Exercise:
Return, word for word, the stretch of the anesthesia passage from "None of the" through "was not available.".

(Source extract begins)

Two dogs being castrated had seizure-like activity during IM induction of anesthesia. Both dogs showed convulsive type behavior with loss of responsiveness, but neither dog became incontinent during the episode. Ketamine administration does enhance seizure like electroencephalogram waveforms (17), and it is has been implicated in causing seizures in a variety of veterinary species (15). Therefore it is possible that both dogs did have seizures following high dose ketamine administration. However, it is also possible that unbalanced absorption of ketamine and dexmedetomidine following IM administration might have resulted in an exaggerated Stage 2 plane of anesthesia (involuntary excitement) which appeared seizure-like and the loss of consciousness was due to anesthesia induction. Both of those dogs muscle fasciculation/ contraction stopped after IV alfaxalone administration and both dogs recovered uneventfully.
None of the cats were intubated during anesthesia. While endotracheal intubation of anesthetized cats is routinely performed, The Association of Shelter Veterinarians’ 2016 Veterinary Medical Care Guidelines for Spay-Neuter Programs indicated it is acceptable not to intubate cats for short duration surgeries (e.g OVH and castrations) as long as equipment for intubation is available in emergency situations (1). Based on pulse oximetry, cats remained normoxemic. Conversely, many dogs required assisted ventilation via an Ambu bag and endotracheal tube to maintain normoxemia. Placing and securing an endotracheal tube did not appreciably increase total patient time and proved important in patients that required ventilatory support, particularly when supplemental oxygen was not available.
A major limitation of this study is that it was not prospectively designed as a research project and thus many pieces of data are absent. However, it does provide valuable information regarding the use of total injectable anesthesia in dogs and cats, without rescue inhalants or oxygen. Physiologic assessment of dogs and cats anesthetized and sterilized with these protocols needs to be done. Additional limitations include: variability within each group in patient age and size, variability with four different surgeons, and varying health of patients. However, since this type of variability is expected in a remote-clinic setting, the overall success of the anesthetic plans with the variability is promising.

(Source extract ends)
(Source material begins)

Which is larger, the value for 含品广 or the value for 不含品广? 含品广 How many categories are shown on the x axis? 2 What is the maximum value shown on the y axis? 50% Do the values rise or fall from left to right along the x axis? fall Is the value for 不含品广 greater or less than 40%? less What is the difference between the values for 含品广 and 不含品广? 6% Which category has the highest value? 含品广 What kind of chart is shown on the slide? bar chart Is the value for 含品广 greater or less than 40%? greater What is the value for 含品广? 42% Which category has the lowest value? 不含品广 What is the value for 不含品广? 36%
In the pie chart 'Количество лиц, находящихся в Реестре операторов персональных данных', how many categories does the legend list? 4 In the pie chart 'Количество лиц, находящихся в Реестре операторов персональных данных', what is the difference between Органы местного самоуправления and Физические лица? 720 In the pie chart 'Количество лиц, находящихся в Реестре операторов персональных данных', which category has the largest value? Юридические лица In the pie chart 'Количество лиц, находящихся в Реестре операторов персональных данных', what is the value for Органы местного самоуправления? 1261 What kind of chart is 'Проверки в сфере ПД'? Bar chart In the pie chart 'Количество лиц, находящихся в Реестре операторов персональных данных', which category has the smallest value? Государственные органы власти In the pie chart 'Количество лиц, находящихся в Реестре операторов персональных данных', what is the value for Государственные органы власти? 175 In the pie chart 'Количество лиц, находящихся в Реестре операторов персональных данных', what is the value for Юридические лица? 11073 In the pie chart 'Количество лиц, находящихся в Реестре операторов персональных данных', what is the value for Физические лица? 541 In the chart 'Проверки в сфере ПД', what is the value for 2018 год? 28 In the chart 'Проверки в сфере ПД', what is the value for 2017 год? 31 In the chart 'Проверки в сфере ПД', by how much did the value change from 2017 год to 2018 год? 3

(Source material ends)

Result below:
None of the cats were intubated during anesthesia. While endotracheal intubation of anesthetized cats is routinely performed, The Association of Shelter Veterinarians’ 2016 Veterinary Medical Care Guidelines for Spay-Neuter Programs indicated it is acceptable not to intubate cats for short duration surgeries (e.g OVH and castrations) as long as equipment for intubation is available in emergency situations (1). Based on pulse oximetry, cats remained normoxemic. Conversely, many dogs required assisted ventilation via an Ambu bag and endotracheal tube to maintain normoxemia. Placing and securing an endotracheal tube did not appreciably increase total patient time and proved important in patients that required ventilatory support, particularly when supplemental oxygen was not available.